Genetic variation at the interleukin-1 locus is a determinant of changes in soluble endothelial factors in patients with acute coronary syndromes.

Acute coronary syndromes (ACSs) are associated with both systemic inflammatory activation and endothelial cell activation, and both of these are linked to patient outcome. Genetic variation at the interleukin-1 (IL-1) locus influences the clinical patterns of inflammatory disease. We therefore examined the association between IL-1 gene polymorphisms and levels of systemic inflammatory activation markers [C-reactive protein (CRP) and IL-1 receptor antagonist (IL-1ra)] and of soluble endothelial activation markers [von Willebrand factor (vWF) and E-selectin], in a cohort of 63 patients presenting with non-ST-elevation ACS. The IL-1 locus did not significantly influence any of the markers studied at 24 h after presentation. Associations of IL-1 polymorphisms with the changes (Delta) in CRP, IL-1ra, E-selectin and vWF levels between 24 and 48 h were examined in later studies. Delta CRP and Delta IL-1ra showed no significant association with any of the polymorphisms studied.

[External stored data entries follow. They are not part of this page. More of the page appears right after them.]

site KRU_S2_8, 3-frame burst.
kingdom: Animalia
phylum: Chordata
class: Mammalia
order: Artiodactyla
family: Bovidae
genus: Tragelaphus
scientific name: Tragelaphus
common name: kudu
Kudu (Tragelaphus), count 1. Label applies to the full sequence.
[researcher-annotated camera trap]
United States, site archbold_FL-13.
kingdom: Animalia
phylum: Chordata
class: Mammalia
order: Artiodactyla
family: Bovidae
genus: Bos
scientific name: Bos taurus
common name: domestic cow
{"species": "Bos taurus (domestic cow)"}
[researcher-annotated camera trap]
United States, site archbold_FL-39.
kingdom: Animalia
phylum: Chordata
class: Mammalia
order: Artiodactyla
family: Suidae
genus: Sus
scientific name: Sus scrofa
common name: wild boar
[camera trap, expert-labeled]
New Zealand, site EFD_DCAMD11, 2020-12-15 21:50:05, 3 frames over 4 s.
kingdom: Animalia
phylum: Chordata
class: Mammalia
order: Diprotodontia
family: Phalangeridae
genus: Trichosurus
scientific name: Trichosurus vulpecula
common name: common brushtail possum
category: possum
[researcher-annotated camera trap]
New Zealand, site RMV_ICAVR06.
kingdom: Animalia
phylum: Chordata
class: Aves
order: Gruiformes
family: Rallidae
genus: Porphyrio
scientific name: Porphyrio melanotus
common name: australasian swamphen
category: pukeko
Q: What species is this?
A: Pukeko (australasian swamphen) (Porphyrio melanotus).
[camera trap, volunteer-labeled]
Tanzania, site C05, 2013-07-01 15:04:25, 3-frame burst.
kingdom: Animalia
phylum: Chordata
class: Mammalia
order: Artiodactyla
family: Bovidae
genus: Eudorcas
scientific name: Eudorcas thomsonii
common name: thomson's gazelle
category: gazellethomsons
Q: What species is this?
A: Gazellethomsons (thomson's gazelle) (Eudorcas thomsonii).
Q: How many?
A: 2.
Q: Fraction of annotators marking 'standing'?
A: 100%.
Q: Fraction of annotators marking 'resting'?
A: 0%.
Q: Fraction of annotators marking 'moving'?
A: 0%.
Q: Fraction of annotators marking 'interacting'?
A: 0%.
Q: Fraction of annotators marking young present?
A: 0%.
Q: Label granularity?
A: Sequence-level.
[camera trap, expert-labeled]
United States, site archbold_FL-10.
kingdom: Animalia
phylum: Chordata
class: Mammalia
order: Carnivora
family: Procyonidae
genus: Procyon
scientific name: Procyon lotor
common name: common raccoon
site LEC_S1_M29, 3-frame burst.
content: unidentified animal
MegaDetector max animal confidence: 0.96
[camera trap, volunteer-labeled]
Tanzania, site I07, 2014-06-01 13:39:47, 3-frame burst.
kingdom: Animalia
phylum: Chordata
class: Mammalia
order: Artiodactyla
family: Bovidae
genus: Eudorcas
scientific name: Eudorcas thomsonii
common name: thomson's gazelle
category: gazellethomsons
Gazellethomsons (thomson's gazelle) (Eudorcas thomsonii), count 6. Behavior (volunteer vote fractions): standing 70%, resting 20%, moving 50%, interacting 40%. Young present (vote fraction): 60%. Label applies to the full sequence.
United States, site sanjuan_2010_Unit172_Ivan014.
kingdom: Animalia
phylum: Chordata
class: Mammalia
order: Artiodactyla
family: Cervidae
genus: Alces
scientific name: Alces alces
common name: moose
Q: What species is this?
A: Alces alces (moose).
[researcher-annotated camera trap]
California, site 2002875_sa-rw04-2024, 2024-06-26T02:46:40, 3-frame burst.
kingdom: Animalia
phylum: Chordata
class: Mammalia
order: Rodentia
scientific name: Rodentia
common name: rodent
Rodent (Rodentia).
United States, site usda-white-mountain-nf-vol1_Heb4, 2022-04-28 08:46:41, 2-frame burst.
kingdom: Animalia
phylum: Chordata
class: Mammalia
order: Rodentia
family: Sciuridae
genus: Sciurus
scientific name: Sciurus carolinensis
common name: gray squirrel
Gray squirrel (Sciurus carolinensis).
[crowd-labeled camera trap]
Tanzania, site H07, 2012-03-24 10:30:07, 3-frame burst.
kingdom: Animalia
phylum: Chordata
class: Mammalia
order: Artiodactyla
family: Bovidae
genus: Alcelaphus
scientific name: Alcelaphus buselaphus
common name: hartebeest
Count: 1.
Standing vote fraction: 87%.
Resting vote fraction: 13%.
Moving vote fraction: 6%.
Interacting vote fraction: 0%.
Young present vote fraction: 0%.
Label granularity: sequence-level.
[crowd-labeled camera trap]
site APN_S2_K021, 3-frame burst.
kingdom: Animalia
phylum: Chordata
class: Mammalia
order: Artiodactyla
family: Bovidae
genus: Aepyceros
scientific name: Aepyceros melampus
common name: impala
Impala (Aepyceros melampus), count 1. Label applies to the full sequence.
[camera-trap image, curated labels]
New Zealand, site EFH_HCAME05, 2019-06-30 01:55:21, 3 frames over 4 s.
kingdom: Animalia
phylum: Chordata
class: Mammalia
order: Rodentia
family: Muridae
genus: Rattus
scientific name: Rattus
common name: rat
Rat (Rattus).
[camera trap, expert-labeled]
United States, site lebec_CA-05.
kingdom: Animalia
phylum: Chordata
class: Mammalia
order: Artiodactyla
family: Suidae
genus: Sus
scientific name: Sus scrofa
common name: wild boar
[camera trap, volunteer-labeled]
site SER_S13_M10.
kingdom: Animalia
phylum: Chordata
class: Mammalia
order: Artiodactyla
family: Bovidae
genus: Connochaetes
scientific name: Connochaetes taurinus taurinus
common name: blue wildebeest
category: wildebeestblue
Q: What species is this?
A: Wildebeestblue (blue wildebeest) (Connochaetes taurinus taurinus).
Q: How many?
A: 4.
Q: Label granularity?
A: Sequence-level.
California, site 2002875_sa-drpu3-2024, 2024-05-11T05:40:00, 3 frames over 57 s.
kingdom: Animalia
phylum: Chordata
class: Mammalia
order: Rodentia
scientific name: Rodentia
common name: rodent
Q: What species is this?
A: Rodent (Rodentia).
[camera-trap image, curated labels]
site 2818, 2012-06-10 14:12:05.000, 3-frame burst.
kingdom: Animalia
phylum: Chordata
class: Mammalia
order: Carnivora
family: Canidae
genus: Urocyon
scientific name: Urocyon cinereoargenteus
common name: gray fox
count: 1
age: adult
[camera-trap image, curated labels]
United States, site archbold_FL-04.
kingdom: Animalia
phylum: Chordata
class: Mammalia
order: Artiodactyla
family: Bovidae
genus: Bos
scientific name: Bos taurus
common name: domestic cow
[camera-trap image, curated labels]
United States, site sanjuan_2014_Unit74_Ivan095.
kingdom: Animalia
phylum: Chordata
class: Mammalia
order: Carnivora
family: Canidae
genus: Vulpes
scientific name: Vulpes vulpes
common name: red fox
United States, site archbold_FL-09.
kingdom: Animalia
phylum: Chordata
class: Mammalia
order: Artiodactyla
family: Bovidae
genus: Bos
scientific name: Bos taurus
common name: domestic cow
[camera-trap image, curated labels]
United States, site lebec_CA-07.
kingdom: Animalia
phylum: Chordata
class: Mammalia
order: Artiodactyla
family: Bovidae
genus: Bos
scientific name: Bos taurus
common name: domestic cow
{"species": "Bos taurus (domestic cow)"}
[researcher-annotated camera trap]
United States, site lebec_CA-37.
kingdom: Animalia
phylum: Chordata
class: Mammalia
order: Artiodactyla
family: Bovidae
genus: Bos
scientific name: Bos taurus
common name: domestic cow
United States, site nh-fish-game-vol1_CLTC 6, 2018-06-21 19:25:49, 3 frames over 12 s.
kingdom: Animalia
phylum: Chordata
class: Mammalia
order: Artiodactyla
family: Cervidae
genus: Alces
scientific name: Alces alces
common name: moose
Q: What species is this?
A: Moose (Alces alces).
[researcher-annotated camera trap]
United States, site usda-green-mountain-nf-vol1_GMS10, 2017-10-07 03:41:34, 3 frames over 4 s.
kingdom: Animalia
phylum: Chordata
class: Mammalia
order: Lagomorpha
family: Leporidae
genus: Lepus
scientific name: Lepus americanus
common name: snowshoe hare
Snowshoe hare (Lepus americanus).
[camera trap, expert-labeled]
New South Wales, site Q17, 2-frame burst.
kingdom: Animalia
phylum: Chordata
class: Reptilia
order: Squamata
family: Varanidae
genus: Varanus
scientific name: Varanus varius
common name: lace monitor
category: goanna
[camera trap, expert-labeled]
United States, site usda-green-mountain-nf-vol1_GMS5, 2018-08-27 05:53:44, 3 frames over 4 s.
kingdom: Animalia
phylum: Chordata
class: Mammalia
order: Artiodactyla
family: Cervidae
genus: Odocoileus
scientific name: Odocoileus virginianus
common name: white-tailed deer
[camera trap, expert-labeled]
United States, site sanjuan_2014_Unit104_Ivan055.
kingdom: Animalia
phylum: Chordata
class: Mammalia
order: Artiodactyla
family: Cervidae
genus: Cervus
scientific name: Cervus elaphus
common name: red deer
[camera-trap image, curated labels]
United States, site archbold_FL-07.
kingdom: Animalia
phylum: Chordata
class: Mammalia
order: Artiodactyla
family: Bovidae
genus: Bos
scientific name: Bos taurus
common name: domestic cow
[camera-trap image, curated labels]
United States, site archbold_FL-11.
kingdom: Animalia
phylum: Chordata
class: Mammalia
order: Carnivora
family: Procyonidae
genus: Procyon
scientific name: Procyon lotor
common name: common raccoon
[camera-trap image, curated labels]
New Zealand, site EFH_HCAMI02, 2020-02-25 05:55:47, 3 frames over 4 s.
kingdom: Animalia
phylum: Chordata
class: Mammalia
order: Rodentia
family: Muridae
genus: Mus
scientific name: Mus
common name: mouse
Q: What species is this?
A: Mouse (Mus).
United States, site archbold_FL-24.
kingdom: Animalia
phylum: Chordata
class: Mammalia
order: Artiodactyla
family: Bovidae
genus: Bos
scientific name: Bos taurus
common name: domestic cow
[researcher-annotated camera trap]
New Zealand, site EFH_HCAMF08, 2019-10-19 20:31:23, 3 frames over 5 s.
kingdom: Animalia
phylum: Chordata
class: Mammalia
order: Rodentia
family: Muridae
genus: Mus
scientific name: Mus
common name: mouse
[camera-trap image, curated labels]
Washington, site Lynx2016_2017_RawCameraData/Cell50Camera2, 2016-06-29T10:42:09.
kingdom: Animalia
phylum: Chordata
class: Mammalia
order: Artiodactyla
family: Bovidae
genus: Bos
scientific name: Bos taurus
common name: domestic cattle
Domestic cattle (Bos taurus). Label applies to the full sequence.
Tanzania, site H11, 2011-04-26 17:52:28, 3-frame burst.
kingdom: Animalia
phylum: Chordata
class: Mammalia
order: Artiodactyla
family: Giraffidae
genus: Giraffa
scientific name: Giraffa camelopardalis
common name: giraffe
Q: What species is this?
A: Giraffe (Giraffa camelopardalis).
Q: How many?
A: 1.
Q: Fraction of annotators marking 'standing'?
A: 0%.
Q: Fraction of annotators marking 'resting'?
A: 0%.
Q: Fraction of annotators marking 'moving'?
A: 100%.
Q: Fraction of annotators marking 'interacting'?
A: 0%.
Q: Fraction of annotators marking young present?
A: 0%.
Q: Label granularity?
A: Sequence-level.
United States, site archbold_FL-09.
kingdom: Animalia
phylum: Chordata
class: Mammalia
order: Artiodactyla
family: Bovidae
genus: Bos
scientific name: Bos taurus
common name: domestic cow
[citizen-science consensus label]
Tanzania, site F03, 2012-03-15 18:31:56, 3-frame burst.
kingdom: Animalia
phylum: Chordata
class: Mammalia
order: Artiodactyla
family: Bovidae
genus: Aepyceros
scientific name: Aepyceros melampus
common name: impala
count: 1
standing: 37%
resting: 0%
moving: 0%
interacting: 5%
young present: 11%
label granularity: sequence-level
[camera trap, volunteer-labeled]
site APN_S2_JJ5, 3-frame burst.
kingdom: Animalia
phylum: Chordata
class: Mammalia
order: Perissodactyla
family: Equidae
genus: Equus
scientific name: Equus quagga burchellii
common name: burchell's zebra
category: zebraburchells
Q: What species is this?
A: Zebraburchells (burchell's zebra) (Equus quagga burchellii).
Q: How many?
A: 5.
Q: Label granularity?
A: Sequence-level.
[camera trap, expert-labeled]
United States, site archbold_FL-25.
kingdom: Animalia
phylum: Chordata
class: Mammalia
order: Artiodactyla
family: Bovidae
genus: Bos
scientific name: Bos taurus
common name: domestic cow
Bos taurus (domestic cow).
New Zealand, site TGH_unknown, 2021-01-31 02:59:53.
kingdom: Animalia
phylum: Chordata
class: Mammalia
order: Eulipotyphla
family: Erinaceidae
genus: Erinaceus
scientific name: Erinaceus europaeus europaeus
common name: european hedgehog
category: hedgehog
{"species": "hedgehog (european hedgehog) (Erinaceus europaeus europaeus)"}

There was a strong association between carriage of the rare allele (allele 2) of the intron 2 variable number of tandem repeats polymorphism of IL-1RN (designated IL-1RN*2) and Delta E-selectin levels: [carriage of *2, 3.03 ng/ml [95% confidence interval (CI) 6.26 to 1.51 ng/ml]; non-carriage of *2, 0.12 ng/ml (95% CI 1.07 to -1.76 ng/ml); P=0.0016], and also between carriage of IL-1RN*2 and Delta vWF levels [carriage of *2, 0.78 i.u./ml (95% CI 0.96 to 0.44 i.u./ml); non-carriage of *2, 0.1 i.u./ml (95% CI 0.19 to -0.1 i.u./ml); P=0.0003]. A composite analysis consisting of carriage of IL-1RN*2 and the genotype at position -511 in the IL-1B gene suggests the existence of haplotypes that influence Delta vWF and Delta E-selectin in patients with ACS. Carriage of IL-1RN*2 was also associated with a 2-fold increased likelihood of a troponin-positive status compared with non-carriage (P=0.0385). These data indicate that, in the setting of non-ST-elevation ACS, genetic variation at the IL-1 gene locus contributes to the changes in soluble markers of endothelial inflammation.